The reason for resulting the catastrophic forgetting is not the model's size which has no enough capacity to learn the new skills. To prove this we can make the model to learn a multi-task problem and get a good results.
Idea
The ideas to solve knowledge retention
Elastic Weight Consolidation
\[L^{\prime}(\theta) = L(\theta) + \lambda \sum_{i} b_i(\theta_i - \theta_i^{b})^2\]
- \(L^{\prime}(\theta)\) : the loss to be optimized
- \(L(\theta)\) : the loss of current task
- \(\theta_i\) : the parameters to be learning
- \(\theta_i^{b}\) : the parameters leaned from previous tasks
- \(b_i\) how important the parameter is
the idea of EWC is: learning the new parameters which are not far from the previous parameters
How to set \(b_i\) ?
- small 2nd derivative -> set \(b_i\) to small or large
- large 2nd derivative -> set \(b_i\) to small
Generating Data
Conducting multi-task learning by generating pseudo-data using generative model.
We know the multi-task learning is a good way to solve life long task(sometimes it is the upper bound).

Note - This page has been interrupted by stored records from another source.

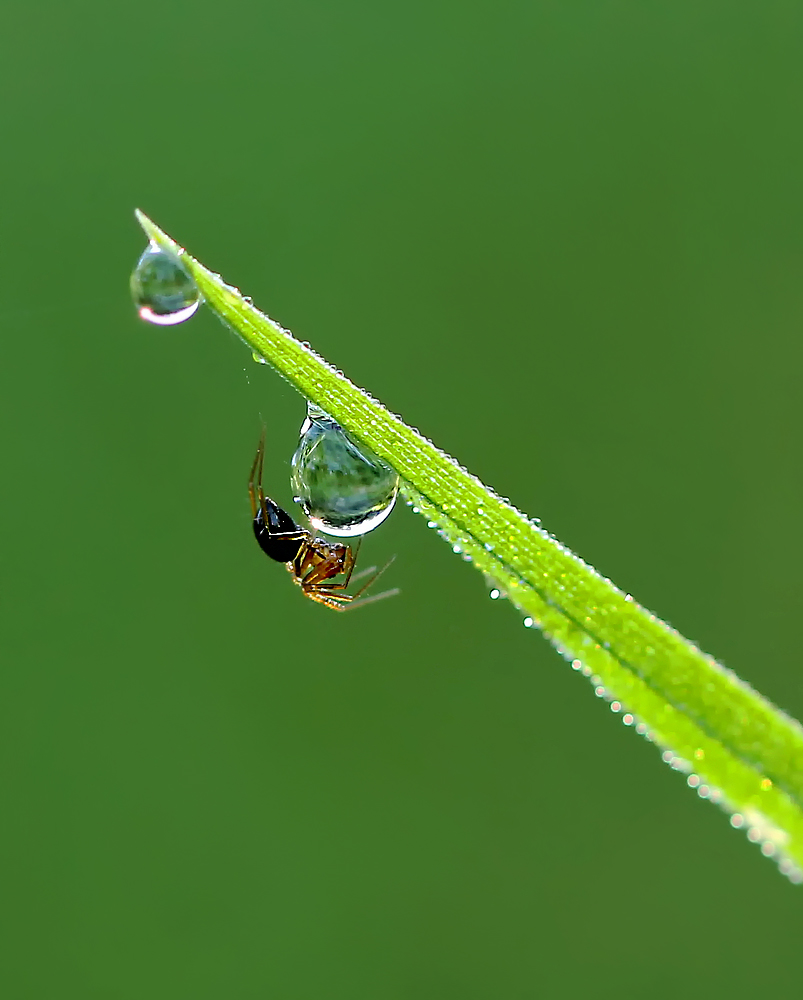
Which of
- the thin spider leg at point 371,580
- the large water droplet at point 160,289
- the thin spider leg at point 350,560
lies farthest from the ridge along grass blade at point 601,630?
the thin spider leg at point 371,580

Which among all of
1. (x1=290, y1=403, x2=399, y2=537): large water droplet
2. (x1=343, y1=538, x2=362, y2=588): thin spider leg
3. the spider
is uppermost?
the spider

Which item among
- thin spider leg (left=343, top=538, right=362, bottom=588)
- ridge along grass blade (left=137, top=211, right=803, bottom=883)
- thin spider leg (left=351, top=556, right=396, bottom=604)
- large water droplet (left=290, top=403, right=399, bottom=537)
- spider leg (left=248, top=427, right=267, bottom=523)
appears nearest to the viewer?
ridge along grass blade (left=137, top=211, right=803, bottom=883)

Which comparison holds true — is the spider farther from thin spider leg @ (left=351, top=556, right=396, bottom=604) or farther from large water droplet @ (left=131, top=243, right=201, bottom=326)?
large water droplet @ (left=131, top=243, right=201, bottom=326)

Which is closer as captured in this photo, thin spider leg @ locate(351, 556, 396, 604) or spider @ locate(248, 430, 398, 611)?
spider @ locate(248, 430, 398, 611)

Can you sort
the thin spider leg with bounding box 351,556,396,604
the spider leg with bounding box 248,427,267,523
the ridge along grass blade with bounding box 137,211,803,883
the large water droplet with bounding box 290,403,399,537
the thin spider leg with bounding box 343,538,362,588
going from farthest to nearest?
the thin spider leg with bounding box 351,556,396,604 → the thin spider leg with bounding box 343,538,362,588 → the spider leg with bounding box 248,427,267,523 → the large water droplet with bounding box 290,403,399,537 → the ridge along grass blade with bounding box 137,211,803,883

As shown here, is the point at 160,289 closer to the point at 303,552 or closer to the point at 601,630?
the point at 601,630

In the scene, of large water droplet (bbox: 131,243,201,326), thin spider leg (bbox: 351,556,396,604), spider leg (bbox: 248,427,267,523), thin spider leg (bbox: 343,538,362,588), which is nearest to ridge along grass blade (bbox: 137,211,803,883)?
large water droplet (bbox: 131,243,201,326)

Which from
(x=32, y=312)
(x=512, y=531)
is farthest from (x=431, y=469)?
→ (x=32, y=312)

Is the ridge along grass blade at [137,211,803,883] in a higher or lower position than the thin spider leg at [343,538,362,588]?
lower
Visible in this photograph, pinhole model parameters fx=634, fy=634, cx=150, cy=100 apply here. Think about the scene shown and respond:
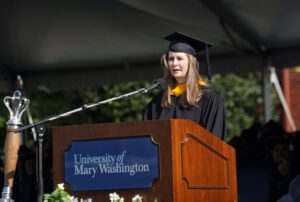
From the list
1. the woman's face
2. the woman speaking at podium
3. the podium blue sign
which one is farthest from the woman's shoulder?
the podium blue sign

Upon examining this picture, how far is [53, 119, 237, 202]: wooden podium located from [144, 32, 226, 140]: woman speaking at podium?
0.45 m

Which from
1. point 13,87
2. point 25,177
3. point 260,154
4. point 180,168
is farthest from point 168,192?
point 13,87

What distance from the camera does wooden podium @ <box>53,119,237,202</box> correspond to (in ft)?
10.9

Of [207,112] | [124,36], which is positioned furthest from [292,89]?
[207,112]

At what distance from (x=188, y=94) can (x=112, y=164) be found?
0.94 metres

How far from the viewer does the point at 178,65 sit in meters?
4.17

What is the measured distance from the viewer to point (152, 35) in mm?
8344

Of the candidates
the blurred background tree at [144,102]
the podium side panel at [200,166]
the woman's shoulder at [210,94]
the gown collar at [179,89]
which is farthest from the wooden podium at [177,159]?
the blurred background tree at [144,102]

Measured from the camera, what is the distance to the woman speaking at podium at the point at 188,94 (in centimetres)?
414

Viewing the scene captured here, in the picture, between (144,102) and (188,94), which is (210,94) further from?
(144,102)

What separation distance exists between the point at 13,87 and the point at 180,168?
6.67m

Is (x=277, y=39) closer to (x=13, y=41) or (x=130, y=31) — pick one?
(x=130, y=31)

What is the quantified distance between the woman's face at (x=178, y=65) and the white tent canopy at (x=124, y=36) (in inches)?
108

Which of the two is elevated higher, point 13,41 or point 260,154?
point 13,41
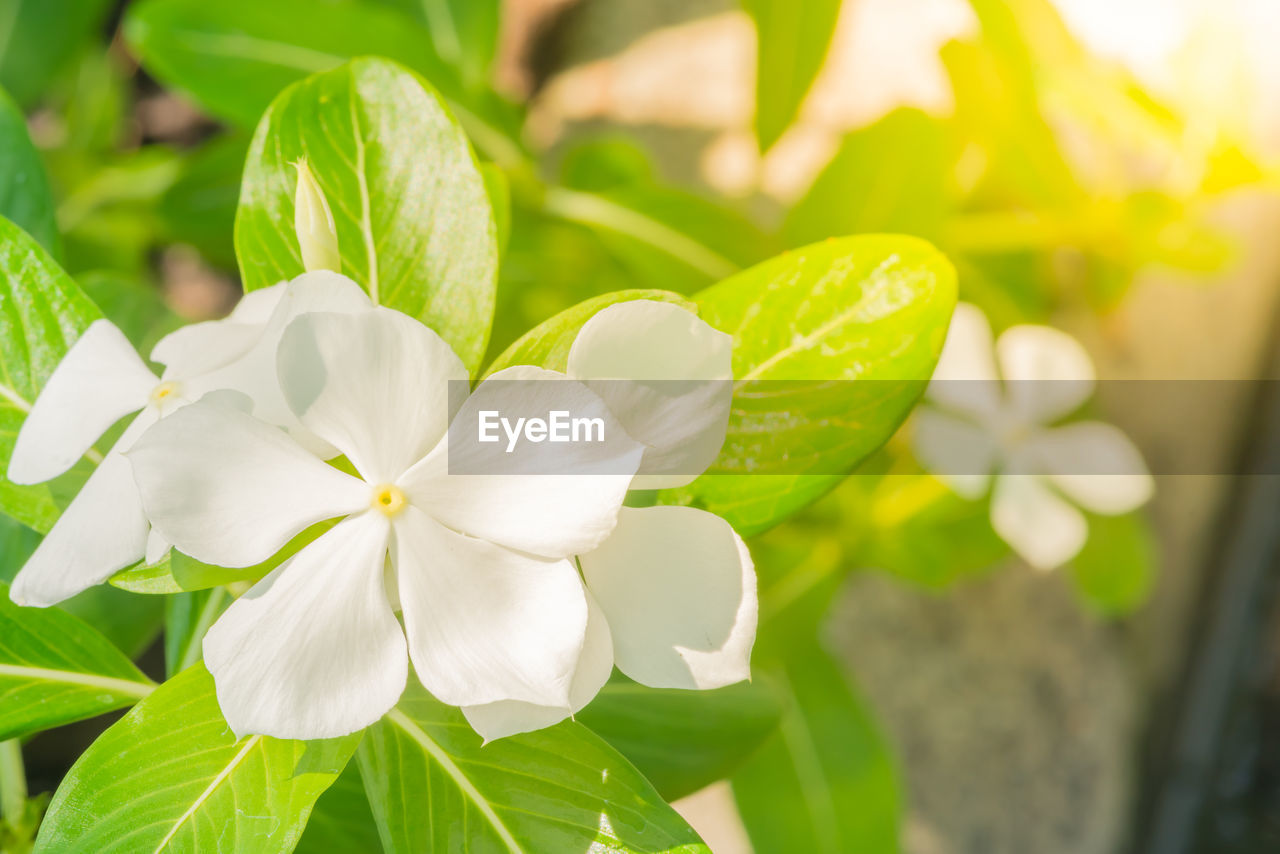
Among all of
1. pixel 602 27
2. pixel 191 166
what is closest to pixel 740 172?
pixel 602 27

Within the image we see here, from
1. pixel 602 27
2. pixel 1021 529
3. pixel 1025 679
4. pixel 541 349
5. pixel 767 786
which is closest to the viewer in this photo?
pixel 541 349

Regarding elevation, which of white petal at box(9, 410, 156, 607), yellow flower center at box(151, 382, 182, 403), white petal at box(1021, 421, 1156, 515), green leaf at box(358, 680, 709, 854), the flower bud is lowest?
white petal at box(1021, 421, 1156, 515)

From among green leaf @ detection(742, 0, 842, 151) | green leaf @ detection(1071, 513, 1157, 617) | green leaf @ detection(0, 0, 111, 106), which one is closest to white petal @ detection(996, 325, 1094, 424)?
green leaf @ detection(1071, 513, 1157, 617)

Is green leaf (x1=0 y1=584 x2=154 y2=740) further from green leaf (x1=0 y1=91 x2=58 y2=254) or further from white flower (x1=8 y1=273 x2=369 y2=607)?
green leaf (x1=0 y1=91 x2=58 y2=254)

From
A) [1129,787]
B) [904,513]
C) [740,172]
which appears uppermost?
[740,172]

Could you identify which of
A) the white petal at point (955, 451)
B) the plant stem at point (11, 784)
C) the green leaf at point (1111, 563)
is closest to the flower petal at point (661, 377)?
the plant stem at point (11, 784)

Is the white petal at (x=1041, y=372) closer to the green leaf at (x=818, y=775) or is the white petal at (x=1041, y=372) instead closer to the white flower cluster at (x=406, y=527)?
the green leaf at (x=818, y=775)

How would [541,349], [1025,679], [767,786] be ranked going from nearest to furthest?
[541,349] → [767,786] → [1025,679]

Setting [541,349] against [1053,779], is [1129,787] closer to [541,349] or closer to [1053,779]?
[1053,779]

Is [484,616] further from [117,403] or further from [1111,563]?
[1111,563]
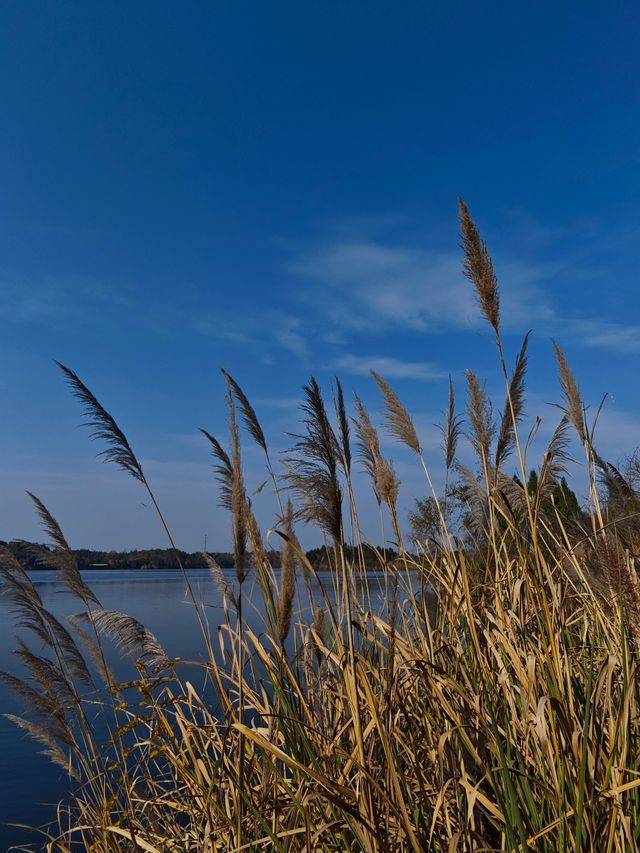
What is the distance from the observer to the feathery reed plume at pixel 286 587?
256 centimetres

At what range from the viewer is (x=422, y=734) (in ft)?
7.75

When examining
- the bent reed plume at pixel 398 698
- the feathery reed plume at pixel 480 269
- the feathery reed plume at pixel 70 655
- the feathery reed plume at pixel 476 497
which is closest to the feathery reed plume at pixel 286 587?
the bent reed plume at pixel 398 698

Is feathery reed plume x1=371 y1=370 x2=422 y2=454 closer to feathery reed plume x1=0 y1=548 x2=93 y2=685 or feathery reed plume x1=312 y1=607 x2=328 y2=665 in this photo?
feathery reed plume x1=312 y1=607 x2=328 y2=665

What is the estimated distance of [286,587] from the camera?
2592 mm

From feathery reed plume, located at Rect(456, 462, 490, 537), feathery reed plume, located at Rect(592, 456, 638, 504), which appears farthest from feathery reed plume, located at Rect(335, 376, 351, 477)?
feathery reed plume, located at Rect(592, 456, 638, 504)

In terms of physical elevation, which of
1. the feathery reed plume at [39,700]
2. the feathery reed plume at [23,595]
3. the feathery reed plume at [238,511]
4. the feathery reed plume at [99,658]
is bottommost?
the feathery reed plume at [39,700]

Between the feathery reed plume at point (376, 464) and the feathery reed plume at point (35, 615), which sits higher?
the feathery reed plume at point (376, 464)

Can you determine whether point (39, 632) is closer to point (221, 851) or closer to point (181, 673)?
point (221, 851)

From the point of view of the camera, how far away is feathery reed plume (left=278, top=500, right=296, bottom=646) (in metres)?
2.56

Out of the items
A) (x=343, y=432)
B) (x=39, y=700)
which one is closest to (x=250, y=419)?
(x=343, y=432)

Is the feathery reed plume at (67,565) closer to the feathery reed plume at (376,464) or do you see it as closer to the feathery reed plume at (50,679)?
the feathery reed plume at (50,679)

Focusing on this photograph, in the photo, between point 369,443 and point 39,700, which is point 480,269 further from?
point 39,700

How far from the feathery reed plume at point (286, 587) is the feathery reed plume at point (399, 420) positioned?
3.26ft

If a new task come, we can regard it as a multi-task problem combined with previous tasks and build a model to solve it. But the premise of dong this is we have the data of previous tasks. In reality, we can not store all the dataset of previous tasks. Therefore, We can use generative model to generate previous dataset.
Knowledge Transfer
The difference of knowledge transfer between lifelong learning with transfer learning is that transfer learning
is just concentrate on new task while the lifelong learning shuild consider the catastrophic forgetting
Gredient Episodic Memory
The idea of GEM is: When we update the parameters by gredient descent we can find a direction which can benifits the previous tasks and new tasks to update. The disadvantages of GEM is we need store a little bit of data of previous tasks.
Model Expansion
Progressive Neural Networks
An example of model expansion is the Progressive Neural Networks
proposed in 2016. We fix the parameters after learning some tasks, and then train the new task. We build a new model and use the output of previous task as the input of new task. However, there is a disadvantage that you can not train too many new tasks because it will cause a lot of load.
Expert Gate
Exper Gate's method: We still have one model for each task. For example, we have three tasks, and the fourth task is similar to the first one (we use Gate to determine which new task is similar to the old one), then we will use the model of the first task as the fourth Initialization of each task model, this has formed a certain migration effect. However, this method is still a task corresponding to a model, which still causes a lot of load on storage.
Tasknomy
The order of learning tasks is just like the order of our textbooks, which has a great impact on the final results. (This is a optimal order for the learning tasks).